Airazor paused a moment to watch Rattrap squirm in his seat before continuing.

"It's a good thing Rhinox and Grimlock were there at the time, otherwise things might've gotten even messier than they did."

"Yeah, yeah", Rattrap muttered. "I paid for it though, didn't I? Three months monitor duty and a permanent ban on gambling."

"Yeah", Airazor admitted. "Mind you, Optimus might reconsider the monitor duty so long as you stay out of trouble…"

The rest of the sentence trailed off as Airazor saw the half-guilty/half smirk expression on Rattrap's face. She knew that expression meant that the Maximal spy had been up to something mischievous.

"Rattrap?"

"Hmm?"

Airazor took a deep breath. "What did you do?" Then, as the though came to her, "Where's Dinobot?"

Rattrap's expression swiftly changed to barely contained laughter at the sound of the raptor's name.

"Well," he started, stifling a giggle, "Ya know dat big jar of numbing agent dat Rhinox keeps in his lab?"

Airazor's optics widened in reply.

"You didn't…"

"I did. Lessee, it's a delayed reaction formula, I gave it to him three hours ago, so that means he should be here in…", at this Rattrap looked down at his wrist mounted watch while holding up three fingers, "three…two…one…"

Almost on the 'e' of 'one', a very, very, angry scream rose through the ship.

"VERMIIIIIIIIIIIIIIIIIIN!!!"

"Gotta go!" Rattrap cheerfully called as he transformed to beast mode and scampered off. Airazor watched him go as Dinobot stumbled into the room seconds later.

The falcon goggled.

Apparently, Rattrap had somehow administered the numbing agent to the ex-Predacon's legs, which were now wobbling all over the place. Airazor briefly marveled at the fact that Dinobot was able to remain standing, let alone move around.

"Where is he?"

Dinobot's question caused Airazor to look up at the warrior's face, which was now twisted in absolute fury. Both his rotor blade and segmented sword were drawn, ready to rend some rodent flesh.

"Guh?" Airazor murmured, trying desperately to burst out laughing.

"The vermin!" Dinobot snarled, coming dangerously close to toppling over. "I know he was here!"

"Um…well, you see…"

"GAH! Never mind! It will be more satisfying to track him down on my own!"
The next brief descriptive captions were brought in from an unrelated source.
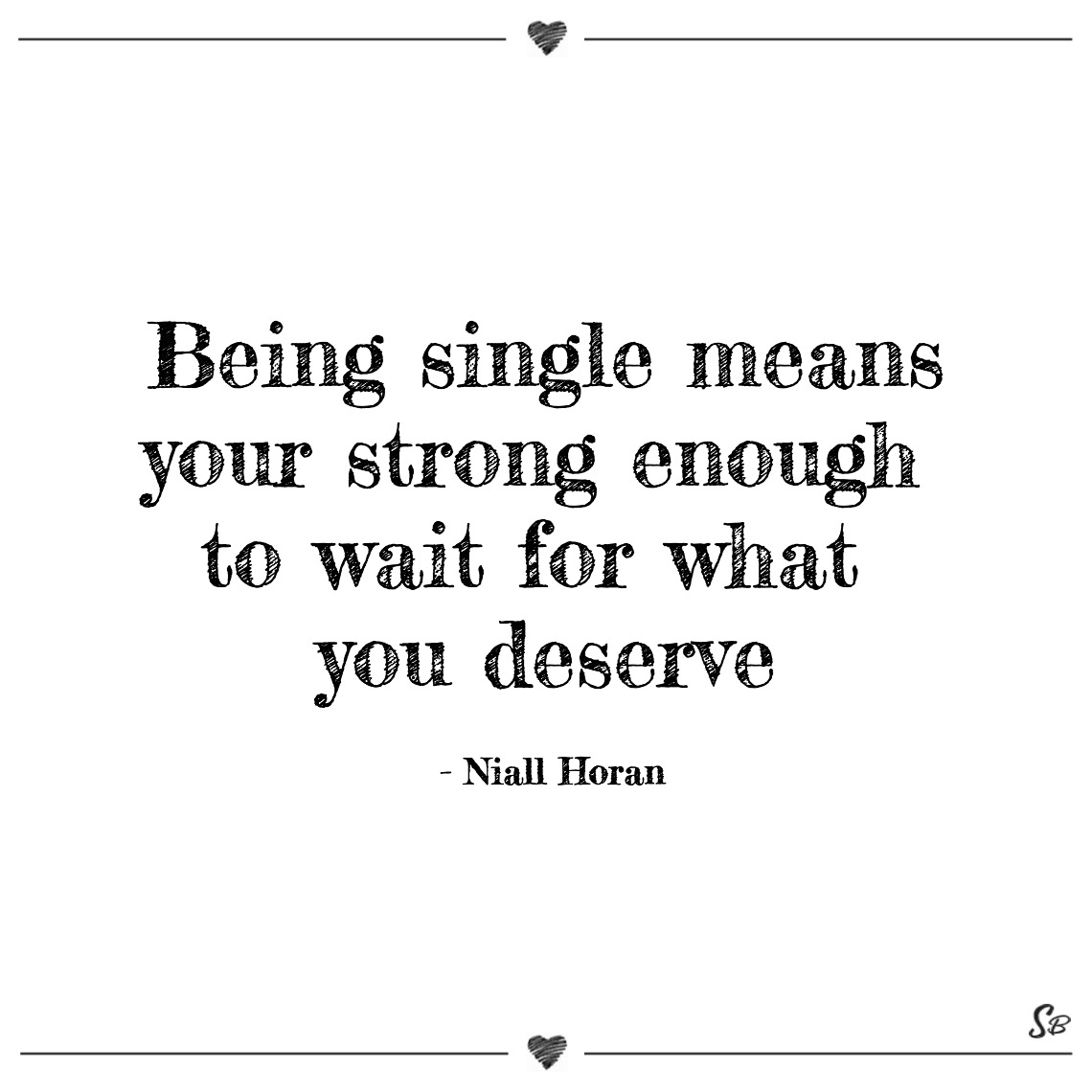 Being single means your strong enough to wait for what you deserve niall horan being single quotes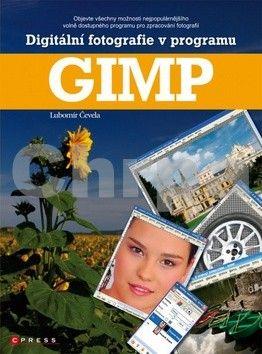 Lubomír Čevela: Digitální fotografie v programu GIMP cena od 216 Kč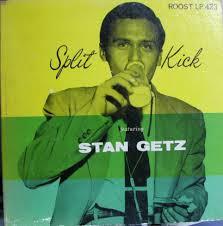 <b>Stan Getz</b> - <b>Split</b> Kick (1954, Vinyl) | Discogs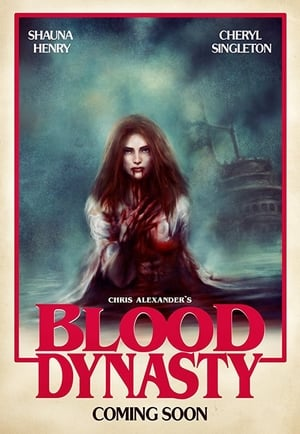 Blood Dynasty (2017)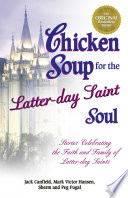 Chicken Soup For The Latter Day Saint Soul Book PDF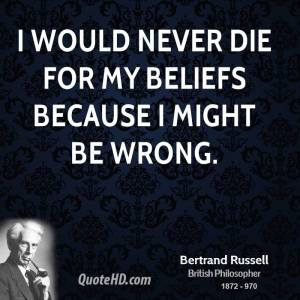 bertrand-russell-funny-quotes-i-would-never-die-for-my-beliefs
And with that, Dinobot left the room, his legs alternating from swinging from side to side and moving in a relatively normal fashion.

Once she was sure that the raptor was a safe distance away, Airazor collapsed into a fit of helpless giggles.

*****

Inferno was confused.

Strangely, this was a rare occurrence for the relatively simple minded warrior, who usually went about his business with the sole purpose of serving his Queen.

Ironically, this was the source of his confusion.

Inferno sighed happily as he remembered the first time the Royalty had chosen him as her mate. Him! A lowly soldier ant, chosen by the Queen to help her propagate the Colony! Inferno had always though this thing could only happen in dreams or tawdry ant novels, and yet it had happened to him! It was if he had died and gone to the Matrix.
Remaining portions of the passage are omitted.